EXERCISE:
Transcribe the lines of the records starting with the one that has "From a camera" in it and ending with the last, and transcribe nothing else.
---------------
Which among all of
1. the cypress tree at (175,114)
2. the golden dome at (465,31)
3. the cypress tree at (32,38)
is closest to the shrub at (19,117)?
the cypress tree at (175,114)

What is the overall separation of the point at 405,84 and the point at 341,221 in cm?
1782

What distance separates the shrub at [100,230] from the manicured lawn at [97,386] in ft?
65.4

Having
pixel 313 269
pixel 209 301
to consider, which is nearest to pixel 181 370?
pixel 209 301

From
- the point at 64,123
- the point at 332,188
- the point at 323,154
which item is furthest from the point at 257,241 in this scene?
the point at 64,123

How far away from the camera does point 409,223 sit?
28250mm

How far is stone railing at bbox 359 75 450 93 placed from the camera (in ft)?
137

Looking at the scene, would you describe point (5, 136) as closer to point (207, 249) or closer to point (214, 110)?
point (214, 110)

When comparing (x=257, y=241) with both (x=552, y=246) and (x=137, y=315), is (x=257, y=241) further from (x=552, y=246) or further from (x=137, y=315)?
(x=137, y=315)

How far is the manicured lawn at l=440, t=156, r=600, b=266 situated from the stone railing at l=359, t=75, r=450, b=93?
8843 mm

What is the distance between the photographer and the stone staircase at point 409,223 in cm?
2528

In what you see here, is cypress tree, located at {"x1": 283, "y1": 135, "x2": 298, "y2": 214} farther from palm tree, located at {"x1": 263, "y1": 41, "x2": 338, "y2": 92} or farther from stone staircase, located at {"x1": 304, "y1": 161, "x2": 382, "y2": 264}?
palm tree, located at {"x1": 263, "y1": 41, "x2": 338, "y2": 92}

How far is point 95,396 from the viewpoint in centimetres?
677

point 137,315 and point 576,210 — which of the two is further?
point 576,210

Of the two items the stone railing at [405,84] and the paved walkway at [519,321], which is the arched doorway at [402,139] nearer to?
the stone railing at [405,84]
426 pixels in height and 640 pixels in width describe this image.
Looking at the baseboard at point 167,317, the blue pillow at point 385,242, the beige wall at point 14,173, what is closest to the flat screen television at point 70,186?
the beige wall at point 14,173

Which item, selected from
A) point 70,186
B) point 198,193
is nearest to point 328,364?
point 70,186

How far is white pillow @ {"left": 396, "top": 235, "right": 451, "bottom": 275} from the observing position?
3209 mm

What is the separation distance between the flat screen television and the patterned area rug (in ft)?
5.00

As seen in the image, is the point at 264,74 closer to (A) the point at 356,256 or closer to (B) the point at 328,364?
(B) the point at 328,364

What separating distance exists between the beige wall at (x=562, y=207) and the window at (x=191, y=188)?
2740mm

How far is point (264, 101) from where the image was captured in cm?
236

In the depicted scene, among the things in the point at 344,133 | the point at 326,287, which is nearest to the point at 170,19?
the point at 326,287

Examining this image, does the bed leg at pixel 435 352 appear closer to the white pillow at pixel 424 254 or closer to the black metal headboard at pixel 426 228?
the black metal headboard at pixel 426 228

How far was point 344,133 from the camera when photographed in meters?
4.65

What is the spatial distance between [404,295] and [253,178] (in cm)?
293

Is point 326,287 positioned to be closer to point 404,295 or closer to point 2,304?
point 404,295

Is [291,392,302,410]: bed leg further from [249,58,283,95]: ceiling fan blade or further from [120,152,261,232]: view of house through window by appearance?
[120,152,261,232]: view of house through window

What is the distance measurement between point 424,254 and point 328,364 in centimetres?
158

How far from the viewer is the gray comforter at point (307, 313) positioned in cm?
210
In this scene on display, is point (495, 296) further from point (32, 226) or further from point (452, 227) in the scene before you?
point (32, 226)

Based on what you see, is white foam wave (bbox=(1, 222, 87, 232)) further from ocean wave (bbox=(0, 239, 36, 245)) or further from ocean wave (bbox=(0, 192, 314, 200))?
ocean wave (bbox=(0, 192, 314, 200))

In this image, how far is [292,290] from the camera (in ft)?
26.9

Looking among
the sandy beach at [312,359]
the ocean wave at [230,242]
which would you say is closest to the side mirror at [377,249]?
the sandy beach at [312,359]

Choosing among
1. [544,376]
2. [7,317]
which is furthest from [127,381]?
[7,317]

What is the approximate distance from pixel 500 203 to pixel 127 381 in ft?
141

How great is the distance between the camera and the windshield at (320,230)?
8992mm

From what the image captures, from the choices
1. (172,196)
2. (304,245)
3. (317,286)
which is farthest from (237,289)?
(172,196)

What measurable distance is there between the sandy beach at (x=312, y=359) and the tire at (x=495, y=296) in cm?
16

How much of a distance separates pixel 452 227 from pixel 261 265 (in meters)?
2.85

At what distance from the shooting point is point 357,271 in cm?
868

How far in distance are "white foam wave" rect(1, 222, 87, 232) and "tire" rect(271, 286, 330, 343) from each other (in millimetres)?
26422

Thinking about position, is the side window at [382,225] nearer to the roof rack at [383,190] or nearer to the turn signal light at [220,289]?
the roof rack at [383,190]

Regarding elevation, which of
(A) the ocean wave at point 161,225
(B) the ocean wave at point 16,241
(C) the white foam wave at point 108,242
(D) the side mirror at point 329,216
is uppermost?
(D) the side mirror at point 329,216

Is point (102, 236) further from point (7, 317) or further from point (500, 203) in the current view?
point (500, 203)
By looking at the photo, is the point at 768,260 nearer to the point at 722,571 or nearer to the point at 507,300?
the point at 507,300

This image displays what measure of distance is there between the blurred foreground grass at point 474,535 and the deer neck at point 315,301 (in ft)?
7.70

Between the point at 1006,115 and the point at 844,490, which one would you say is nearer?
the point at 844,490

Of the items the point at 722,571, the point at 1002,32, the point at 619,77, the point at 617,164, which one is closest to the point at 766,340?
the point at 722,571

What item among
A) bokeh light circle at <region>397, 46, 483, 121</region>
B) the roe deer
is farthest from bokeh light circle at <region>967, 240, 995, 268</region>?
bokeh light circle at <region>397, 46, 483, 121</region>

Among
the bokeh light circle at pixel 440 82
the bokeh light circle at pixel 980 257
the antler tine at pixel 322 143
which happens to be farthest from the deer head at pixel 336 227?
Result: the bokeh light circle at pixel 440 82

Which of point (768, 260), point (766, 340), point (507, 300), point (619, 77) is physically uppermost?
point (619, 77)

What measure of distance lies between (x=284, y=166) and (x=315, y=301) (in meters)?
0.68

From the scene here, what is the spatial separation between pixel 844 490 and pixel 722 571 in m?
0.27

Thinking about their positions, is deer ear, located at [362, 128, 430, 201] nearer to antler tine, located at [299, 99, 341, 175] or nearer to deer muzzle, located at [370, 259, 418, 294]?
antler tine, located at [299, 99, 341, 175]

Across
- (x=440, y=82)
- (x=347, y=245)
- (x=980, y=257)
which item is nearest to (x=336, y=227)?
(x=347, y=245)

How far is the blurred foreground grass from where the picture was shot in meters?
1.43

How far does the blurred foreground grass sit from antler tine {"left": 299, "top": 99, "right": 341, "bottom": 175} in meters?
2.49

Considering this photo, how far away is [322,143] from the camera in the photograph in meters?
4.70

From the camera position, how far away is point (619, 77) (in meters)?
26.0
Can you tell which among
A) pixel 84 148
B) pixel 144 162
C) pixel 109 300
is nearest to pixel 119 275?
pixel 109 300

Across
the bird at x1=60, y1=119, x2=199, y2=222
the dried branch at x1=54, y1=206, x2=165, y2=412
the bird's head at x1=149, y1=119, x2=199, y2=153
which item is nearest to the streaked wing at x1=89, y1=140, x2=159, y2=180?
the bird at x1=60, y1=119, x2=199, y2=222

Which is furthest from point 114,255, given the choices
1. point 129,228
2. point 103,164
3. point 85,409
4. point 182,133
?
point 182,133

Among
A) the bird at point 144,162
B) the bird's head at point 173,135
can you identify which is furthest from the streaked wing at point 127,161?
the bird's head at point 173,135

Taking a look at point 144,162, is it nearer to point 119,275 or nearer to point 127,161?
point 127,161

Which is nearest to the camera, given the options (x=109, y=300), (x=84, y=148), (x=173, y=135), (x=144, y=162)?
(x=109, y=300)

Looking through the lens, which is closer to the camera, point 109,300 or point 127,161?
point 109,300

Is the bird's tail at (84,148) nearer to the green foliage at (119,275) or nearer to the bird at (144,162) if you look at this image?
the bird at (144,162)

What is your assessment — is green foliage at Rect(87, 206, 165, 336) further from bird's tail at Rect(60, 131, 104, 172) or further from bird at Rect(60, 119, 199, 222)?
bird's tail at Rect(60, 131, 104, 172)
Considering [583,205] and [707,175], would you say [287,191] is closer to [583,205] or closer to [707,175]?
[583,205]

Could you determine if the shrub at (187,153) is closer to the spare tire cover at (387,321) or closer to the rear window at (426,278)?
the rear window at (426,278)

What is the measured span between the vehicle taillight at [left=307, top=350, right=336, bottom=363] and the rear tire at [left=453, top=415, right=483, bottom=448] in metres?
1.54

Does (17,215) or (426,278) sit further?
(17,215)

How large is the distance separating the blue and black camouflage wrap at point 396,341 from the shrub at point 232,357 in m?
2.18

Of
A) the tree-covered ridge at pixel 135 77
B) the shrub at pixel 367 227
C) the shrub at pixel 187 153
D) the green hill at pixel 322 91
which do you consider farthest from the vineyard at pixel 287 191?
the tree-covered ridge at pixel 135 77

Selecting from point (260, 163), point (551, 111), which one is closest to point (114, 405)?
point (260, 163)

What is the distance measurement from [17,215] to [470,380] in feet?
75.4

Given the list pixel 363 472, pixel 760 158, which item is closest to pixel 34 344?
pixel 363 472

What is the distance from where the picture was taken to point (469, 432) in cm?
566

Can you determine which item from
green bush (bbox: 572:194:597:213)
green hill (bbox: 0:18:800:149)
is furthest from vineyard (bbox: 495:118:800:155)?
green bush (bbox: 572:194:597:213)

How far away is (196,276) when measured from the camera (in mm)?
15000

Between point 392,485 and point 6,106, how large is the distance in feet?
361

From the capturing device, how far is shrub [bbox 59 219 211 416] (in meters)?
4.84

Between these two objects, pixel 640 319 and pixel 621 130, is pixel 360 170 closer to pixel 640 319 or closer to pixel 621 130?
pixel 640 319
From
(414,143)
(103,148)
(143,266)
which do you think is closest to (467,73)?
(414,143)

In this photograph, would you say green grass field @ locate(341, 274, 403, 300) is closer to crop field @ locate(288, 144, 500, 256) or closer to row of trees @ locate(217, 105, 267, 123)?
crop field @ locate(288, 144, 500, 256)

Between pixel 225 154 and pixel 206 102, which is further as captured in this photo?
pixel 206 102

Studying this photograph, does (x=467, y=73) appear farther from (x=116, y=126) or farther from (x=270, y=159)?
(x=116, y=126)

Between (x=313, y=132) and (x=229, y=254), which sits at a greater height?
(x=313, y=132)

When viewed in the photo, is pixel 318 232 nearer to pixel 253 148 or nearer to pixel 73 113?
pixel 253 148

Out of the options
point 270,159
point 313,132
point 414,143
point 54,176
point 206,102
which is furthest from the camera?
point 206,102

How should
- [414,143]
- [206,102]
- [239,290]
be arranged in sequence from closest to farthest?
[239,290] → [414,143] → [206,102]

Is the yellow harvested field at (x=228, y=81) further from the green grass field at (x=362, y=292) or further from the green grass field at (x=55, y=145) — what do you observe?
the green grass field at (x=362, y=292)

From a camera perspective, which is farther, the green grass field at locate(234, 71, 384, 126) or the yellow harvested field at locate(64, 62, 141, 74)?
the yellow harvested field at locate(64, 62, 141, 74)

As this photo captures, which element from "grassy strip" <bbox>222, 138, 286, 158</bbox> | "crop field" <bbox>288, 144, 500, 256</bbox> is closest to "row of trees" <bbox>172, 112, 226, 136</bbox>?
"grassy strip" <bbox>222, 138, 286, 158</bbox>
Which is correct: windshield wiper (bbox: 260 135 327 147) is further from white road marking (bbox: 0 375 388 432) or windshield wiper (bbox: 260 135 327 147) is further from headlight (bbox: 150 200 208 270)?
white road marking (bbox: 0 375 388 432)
---------------
THE ANSWER:
From a camera perspective, which is farther, the green grass field at locate(234, 71, 384, 126) or the yellow harvested field at locate(64, 62, 141, 74)?
the yellow harvested field at locate(64, 62, 141, 74)

As this photo captures, which element from "grassy strip" <bbox>222, 138, 286, 158</bbox> | "crop field" <bbox>288, 144, 500, 256</bbox> is closest to "row of trees" <bbox>172, 112, 226, 136</bbox>?
"grassy strip" <bbox>222, 138, 286, 158</bbox>
Which is correct: windshield wiper (bbox: 260 135 327 147) is further from white road marking (bbox: 0 375 388 432) or windshield wiper (bbox: 260 135 327 147) is further from headlight (bbox: 150 200 208 270)?
white road marking (bbox: 0 375 388 432)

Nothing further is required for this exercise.